Felix muttered the order to one of the men, and Agrippa chose that moment to lock eyes with Marcus, drawing his horse to a stop. “Sir.”
“You didn’t desert.”
“Not then, no.” Agrippa dismounted, handing his reins to Felix. “I spent years trying to find my way back east without any luck. Imagine my shock to learn that you and the boys were on this side of the world.”
“But you’re not here to rejoin the Thirty-Seventh’s ranks, are you?”
Agrippa hesitated, and Marcus saw his throat move as he swallowed hard before saying, “No, sir. I am not.”
All around him, the Thirty-Seventh seemed to hold its collective breath as they waited for Marcus to react.
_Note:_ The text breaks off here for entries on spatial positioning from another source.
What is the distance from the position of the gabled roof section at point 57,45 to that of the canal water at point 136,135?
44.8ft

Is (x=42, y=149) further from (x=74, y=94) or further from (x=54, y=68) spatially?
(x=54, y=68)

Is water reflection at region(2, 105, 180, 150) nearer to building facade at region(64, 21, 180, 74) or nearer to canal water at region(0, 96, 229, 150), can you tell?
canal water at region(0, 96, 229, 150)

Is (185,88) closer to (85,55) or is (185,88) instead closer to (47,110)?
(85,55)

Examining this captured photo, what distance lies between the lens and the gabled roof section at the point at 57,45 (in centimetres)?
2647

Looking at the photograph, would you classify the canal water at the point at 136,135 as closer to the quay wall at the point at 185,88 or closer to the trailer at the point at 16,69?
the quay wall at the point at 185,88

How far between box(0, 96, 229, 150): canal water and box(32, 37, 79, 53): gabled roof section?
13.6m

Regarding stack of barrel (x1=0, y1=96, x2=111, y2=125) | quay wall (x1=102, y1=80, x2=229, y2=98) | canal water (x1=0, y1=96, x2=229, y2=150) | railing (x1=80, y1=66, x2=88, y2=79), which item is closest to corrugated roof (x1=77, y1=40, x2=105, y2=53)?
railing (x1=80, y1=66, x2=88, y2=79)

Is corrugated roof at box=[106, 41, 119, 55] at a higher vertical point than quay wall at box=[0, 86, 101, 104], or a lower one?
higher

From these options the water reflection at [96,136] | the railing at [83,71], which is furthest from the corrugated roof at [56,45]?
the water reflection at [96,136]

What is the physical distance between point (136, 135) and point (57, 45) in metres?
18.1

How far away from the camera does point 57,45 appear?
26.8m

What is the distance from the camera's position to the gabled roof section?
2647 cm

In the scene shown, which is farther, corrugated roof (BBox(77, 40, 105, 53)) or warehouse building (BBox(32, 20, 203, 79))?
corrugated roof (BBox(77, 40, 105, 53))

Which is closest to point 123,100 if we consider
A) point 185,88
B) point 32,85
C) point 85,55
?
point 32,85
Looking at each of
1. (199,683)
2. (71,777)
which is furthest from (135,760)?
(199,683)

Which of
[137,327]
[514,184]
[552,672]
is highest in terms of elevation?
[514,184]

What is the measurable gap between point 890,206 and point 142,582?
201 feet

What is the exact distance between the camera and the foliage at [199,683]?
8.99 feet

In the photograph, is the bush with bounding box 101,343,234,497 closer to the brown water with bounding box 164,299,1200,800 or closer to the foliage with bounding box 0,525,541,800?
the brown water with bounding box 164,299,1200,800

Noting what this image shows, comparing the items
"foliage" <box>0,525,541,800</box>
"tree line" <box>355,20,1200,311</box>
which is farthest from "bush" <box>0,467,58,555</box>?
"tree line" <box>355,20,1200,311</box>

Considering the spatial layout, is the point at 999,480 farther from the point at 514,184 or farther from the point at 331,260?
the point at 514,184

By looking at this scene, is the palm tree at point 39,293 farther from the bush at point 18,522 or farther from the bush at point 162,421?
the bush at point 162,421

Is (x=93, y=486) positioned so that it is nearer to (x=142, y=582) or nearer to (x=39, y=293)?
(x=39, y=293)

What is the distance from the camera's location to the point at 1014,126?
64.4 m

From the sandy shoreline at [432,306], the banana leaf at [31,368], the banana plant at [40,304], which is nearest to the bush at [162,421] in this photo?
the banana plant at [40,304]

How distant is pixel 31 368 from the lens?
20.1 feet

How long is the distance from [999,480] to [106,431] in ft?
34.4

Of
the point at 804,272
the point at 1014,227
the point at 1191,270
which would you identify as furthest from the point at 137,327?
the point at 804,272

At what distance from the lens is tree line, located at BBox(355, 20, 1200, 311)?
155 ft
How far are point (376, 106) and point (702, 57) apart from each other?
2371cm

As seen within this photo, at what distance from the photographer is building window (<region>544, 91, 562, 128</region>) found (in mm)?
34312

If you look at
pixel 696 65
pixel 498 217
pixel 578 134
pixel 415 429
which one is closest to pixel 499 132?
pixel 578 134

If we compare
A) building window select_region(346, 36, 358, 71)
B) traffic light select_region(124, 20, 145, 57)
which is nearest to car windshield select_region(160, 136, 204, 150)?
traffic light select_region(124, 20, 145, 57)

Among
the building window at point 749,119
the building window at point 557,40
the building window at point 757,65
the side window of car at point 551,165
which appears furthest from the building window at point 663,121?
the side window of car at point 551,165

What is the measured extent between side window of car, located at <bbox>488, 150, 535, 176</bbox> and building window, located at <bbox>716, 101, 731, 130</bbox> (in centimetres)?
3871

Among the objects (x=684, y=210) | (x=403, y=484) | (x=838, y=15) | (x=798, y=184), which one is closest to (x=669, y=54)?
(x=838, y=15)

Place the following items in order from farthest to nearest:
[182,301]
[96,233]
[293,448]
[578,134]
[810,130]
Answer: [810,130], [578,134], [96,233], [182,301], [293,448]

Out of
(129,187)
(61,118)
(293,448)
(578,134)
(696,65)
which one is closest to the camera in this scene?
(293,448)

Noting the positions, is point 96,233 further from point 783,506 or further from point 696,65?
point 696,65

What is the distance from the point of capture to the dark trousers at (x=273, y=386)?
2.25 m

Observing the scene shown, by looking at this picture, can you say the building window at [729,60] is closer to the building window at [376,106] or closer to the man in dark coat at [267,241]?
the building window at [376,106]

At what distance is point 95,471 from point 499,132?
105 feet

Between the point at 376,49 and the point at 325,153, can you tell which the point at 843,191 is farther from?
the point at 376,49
To give the order that needed to come, given that Agrippa was now, by his own admission, a deserter. For once, the voice was silent, seeming uncertain of what to make of this moment.
And the part of Marcus that was trapped behind the walls in his mind took advantage, screaming,He is not your enemy!
Closing the distance between them, Marcus wrapped his arms around the man who’d been both his rival and his savior, clapping him on the back. “It’s good to see you, Agrippa. You’ve been missed more than you know.”
Agrippa stood frozen for a moment, then relaxed and thumped Marcus on his armored back. “Thank you, sir.”
Letting go of him, Marcus gestured to the tent. “Should we get to business, then?”
Agrippa cast one backward glance at the ridgeline, then nodded. “Yeah. Though I think both of us know what the other will say.”
Right up until the point Agrippa had appeared, Marcus had believed there was a chance that the Mudamorians would surrender and hand over their queen. But Calorian’s choice to send Agrippa was not the strategy of a general who believed himself defeated. “For old time’s sake, then.”
Entering the shade of the command tent, Marcus returned to where he’d been sitting, then watched as Agrippa circled the tent, inspecting the contents.
“It’s like going back in time,” Agrippa muttered. “Everything is the same as it always was.”
Not everything.
As he watched Agrippa root around in the cabinets, Marcus examined the changes that time had wrought upon his once primus. Agrippa was taller and broader. His skin, which had always been darker courtesy of his Bardenese heritage, was darker still from the sun, new scars pale by comparison. His eyes were harder, posture more wary; that might be attributed to the circumstances, but Marcus’s gut told him otherwise.
“I learned something recently,” Agrippa said. “We’re family.”